Extrait:
<<<<
👁🗨 Un État au rabais, la solution palestinienne de Biden
Trois décennies après le mensonge d'Oslo, ni les États-Unis ni l'Union européenne ne sont en mesure de tenir la promesse d'un État palestinien.
👁🗨 Un État au rabais, la solution palestinienne de Biden
Par Stasa Salacanin, le 29 février 2024
Il est tristement ironique que la question de la création d'un État palestinien - non résolue depuis plus de 75 ans - n'ait refait surface qu'après le bombardement massif de la bande de Gaza par Israël, qui a tué plus de 30 000 civils, en a blessé des dizaines de milliers d'autres et a détruit des pans entiers de l'infrastructure du territoire.
L'historien James Gelvin, de l'université de Californie (UCLA), l'affirme sans ambages :
“Il n'y aurait pas eu de discussion sérieuse sur une solution à deux États sans les événements du 7 octobre. En fait, remettre la question palestinienne sur le devant de la scène politique internationale et ouest-asiatique est l'une des raisons pour lesquelles le Hamas a lancé son opération”.
Comme l'explique Gelvin à The Cradle, le Hamas a déjà remporté plusieurs victoires depuis son opération “Al-Aqsa Flood” :
“La question palestinienne est de nouveau à l'ordre du jour international, il négocie la libération de ses captifs en tant que partenaire égal d'Israël, et il a démontré qu'il était plus efficace que son rival, le Fatah, pour réaliser les objectifs palestiniens.”
La nouvelle “doctrine Biden”
Si la réponse militaire israélienne brutale et sans précédent a effectivement illustré l'urgence d'établir un refuge palestinien, il est impossible d'ignorer que les États occidentaux qui ont soutenu les accords d'Oslo de 1993 - définissant le cadre essentiel de la création d'un État palestinien - ont ensuite si assidûment ignoré et négligé cette responsabilité.
Une hypocrisie bien plus grande émerge du fait que ces puissances occidentales, menées par Washington, ont maintenant décidé de forcer la discussion sur la création d'un État palestinien au milieu du carnage de Gaza, avec un premier ministre israélien, Benjamin Netanyahu, qui y est tristement opposé.
>>>>
Documents fournis:
<<<<
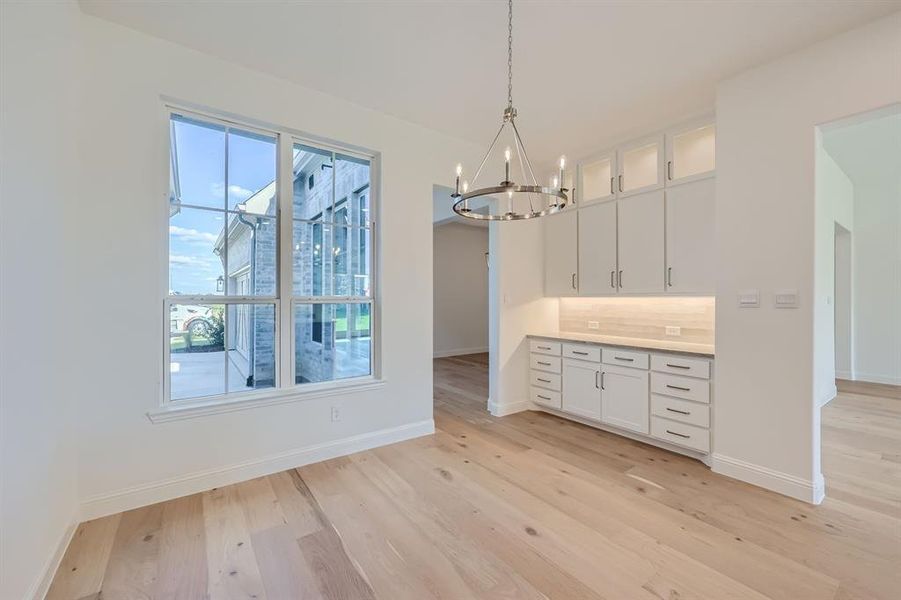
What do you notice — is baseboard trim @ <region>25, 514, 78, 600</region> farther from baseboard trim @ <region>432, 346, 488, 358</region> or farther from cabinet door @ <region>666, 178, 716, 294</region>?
baseboard trim @ <region>432, 346, 488, 358</region>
>>>>
Consigne: Pouvez-vous recopier le passage de l'extrait qui va de « Si la réponse » jusqu'à « est tristement opposé. » ?

Réponse:
Si la réponse militaire israélienne brutale et sans précédent a effectivement illustré l'urgence d'établir un refuge palestinien, il est impossible d'ignorer que les États occidentaux qui ont soutenu les accords d'Oslo de 1993 - définissant le cadre essentiel de la création d'un État palestinien - ont ensuite si assidûment ignoré et négligé cette responsabilité.
Une hypocrisie bien plus grande émerge du fait que ces puissances occidentales, menées par Washington, ont maintenant décidé de forcer la discussion sur la création d'un État palestinien au milieu du carnage de Gaza, avec un premier ministre israélien, Benjamin Netanyahu, qui y est tristement opposé.